By Kurt Blumenau, The Morning Call, Allentown, Pa. Knight Ridder/Tribune Business News
Nov. 28--After years of false starts and failed flirtations, Liberty Center has finally fulfilled its promise.
The five-story office and retail building at West Broad and Main streets, Bethlehem, has emerged as a bona fide upscale retail hub, a rare thing among Lehigh Valley downtowns.
National chains such as the Gap rebuffed early entreaties from developer Liberty Property Trust. The builder then turned to locally owned companies. It took four years, but Liberty Property Trust assembled a nearly full house, with tenants including Edge restaurant; the American Hairlines hair salon and health club; home-accessories shop Accessories Inc.; and custom cabinet maker Oberholtzer Kitchens.
Liberty Center has room for one more shop of 3,300 square feet, according to the developer. The building features 48,000 square feet of retail space on its first two floors, topped by 72,000 square feet of office space -- also almost fully occupied.
That's good news for Bethlehem officials and residents, who spent decades watching proposal after proposal for West Broad and Main come to nothing.
It's also good news for the tenants, who are reaping benefits from Liberty Center's growing cachet. Some hope the building will serve as a model for further upscale development in downtown settings.
'There's a lot of people here looking for high-end retailing,' said Dave McCormack, co-owner of American Hairlines, which moved into Liberty Center's first floor last month. 'Downtown Allentown would be a terrific lifestyle center.'
If Liberty Center is any example, though, bringing high-end shops to a downtown setting can be a challenge.
Prominent Bethlehem developer Lou Pektor took it on in the late '90s, proposing a $13 million project that would have included Tommy Hilfiger, Abercrombie and Fitch or similar national names. Pektor's proposal also included an upscale restaurant and office space.
The city committed to build a $10 million, 800-space parking deck next to the building. The garage was especially vital for Liberty Center because the building was displacing two 100-space parking lots.
Pektor's plans were thwarted in early 2000, when his original anchor tenant, a group of 27 doctors, pulled out. Pektor handed over the project to deeper-pocketed Liberty Property Trust, of Malvern, Chester County, in May 2000.

· · · · ·

§ **Challenge**
In the news report on Liberty Center, how much office space sits above the building's retail floors? The lines that come next can be set aside; they play no part here.

§ **Provided data**

· · · · ·

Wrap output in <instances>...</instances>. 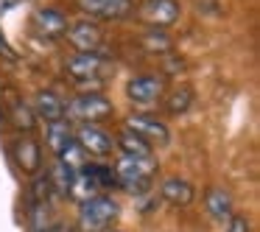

· · · · ·

§ **The solution**
The building has 72,000 square feet of office space above its retail floors.